Rev. Al Sharpton said he feels Bloomberg is offering a false choice.
"We do not need to choose between safety and accountability. We can have both," he said.
Supporters said if people can trust the police, the city will be safer.
Proponents see the measures as a check on the city's police force.
"This entity within the [Department of Investigations] will not only look at what individual police officers do, but on the overall policies and practices of the police department," Council Speaker Christine Quinn said of the responsibilities of a potential inspector general.
Critics have said the bills would encroach on techniques that have decreased crime and would hamper police.
"Regardless of the changes in the language of this bill, if it becomes law, it will lead to increased crime due to the chilling effect it will have on enforcement by police officers who will constantly be second-guessed," PBA president Patrick Lynch said in a statement. "It will strip officers from the street while they are forced to justify every action in court as not being 'bias-based.'"
At the center of the controversy is the city's stop-and-frisk policy.
Earlier this month, the Justice Department called the practice "unlawful" and urged the federal government to step in. About 5 million people have been stopped by the NYPD in the past decade, most of them black and Hispanic men.
A U.S. District Court judge is considering whether to order reforms to stop and frisk after a 10-week bench trial in which a dozen people testified that they were stopped by police solely because of their race.
Bloomberg, Kelly and other lawmakers have all argued that the stops are not wrongful and that the policy is a necessary crime-fighting tool.

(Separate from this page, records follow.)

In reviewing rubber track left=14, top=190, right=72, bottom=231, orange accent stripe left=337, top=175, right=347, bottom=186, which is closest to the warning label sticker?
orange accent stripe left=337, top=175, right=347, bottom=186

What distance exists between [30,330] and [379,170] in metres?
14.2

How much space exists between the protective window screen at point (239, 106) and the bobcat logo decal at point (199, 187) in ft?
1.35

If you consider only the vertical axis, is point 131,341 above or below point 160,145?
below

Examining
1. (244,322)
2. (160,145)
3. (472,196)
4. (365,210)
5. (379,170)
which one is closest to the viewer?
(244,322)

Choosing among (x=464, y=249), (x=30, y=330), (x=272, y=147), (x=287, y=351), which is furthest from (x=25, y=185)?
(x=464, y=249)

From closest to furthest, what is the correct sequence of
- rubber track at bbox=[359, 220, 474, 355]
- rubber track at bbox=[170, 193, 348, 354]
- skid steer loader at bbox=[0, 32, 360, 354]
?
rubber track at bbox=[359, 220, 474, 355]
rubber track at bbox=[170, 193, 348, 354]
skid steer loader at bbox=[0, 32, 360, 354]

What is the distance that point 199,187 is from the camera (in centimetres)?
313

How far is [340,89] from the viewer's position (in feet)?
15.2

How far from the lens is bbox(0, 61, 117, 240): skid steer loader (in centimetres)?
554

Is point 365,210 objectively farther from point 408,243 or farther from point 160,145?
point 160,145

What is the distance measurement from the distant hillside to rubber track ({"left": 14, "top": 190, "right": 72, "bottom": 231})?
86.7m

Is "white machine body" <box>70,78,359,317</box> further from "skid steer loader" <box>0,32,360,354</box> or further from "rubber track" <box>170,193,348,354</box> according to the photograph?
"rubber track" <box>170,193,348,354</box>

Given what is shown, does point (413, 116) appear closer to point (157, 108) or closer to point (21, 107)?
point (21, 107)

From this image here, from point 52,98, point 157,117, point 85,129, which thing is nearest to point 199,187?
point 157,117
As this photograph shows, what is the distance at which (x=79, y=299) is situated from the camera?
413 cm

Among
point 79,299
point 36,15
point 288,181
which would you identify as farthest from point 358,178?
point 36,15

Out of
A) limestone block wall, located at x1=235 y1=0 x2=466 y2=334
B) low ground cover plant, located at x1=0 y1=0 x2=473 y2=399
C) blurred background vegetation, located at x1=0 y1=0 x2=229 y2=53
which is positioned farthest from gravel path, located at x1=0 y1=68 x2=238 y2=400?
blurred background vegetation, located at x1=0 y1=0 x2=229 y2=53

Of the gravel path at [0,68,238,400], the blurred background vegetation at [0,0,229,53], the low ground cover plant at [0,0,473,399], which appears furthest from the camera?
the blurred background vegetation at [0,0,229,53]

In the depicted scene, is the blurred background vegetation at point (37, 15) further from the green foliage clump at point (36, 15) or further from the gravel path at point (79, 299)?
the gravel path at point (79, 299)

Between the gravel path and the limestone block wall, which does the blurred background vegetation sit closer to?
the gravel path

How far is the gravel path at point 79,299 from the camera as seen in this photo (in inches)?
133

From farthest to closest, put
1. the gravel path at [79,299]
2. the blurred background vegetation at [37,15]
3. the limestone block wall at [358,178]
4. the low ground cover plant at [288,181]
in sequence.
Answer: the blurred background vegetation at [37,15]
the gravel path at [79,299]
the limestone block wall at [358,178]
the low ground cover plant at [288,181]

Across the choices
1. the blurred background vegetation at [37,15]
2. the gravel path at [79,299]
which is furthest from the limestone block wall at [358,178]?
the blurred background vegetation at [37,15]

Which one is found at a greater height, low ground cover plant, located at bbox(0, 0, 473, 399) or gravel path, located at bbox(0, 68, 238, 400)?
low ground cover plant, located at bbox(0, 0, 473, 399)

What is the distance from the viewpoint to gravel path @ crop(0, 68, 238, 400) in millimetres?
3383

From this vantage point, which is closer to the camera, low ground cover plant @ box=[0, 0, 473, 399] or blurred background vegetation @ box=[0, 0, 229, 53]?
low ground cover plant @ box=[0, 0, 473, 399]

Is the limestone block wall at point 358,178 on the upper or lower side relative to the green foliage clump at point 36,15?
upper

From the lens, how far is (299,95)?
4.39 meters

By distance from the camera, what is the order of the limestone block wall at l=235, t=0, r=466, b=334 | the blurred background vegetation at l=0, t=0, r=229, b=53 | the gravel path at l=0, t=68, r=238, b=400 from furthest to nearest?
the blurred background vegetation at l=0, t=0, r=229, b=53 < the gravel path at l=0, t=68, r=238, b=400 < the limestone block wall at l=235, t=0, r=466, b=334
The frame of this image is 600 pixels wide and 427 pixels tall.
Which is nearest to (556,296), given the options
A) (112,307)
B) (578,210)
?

"Worst of all, it would achieve the ultimate goal of this bill which is to put judges in charge of the NYPD," Councilman Peter Vallone, Jr. said before the vote. "Every police policy is in jeopardy here, not just stop and frisk."
Kelly also argued that the new rules are both dangerous and costly and are setting the city up for more complaints.
"The legislation would generate so many frivolous lawsuits that its sponsor may well have called it the full employment for plaintiff attorney's act," he said.
Quinn dismissed those concerns, saying "almost every other city agency " and "just about every federal law enforcement agency" has some type of monitor.
"When George Bush was president, more monitoring of federal law enforcement was put into place and there was no evidence that it hampered those entities," Quinn said, adding crime went down 33 percent in Los Angeles after an inspector general was put in place for the LAPD.
Reaction was mixed among New Yorkers.
"I believe crime is going to go up because people will feel they are immune to being randomly stopped," Marc Cusumano, of lower Manhattan, said.
"I don't care what law they pass, we will always be on target," Vanessa Dixon, of the south Bronx, said. "We could be coming from Wall Street or coming from the projects. You got the wrong skin color, you got the wrong background, you will be targeted."
Both bills passed with enough votes to override mayoral vetoes.
Proponents of the two bills refused to celebrate any kind of victory, given the Mayor's stance.
"We will celebrate a final victory when the bill is signed into law," NYCLU spokesperson Donna Leiberman said.
The fight over these two bills is far from over, CBS 2's Marcia Kramer reported that the Mayor only has to change a single 'Yes' vote to a 'No' and the veto will stand.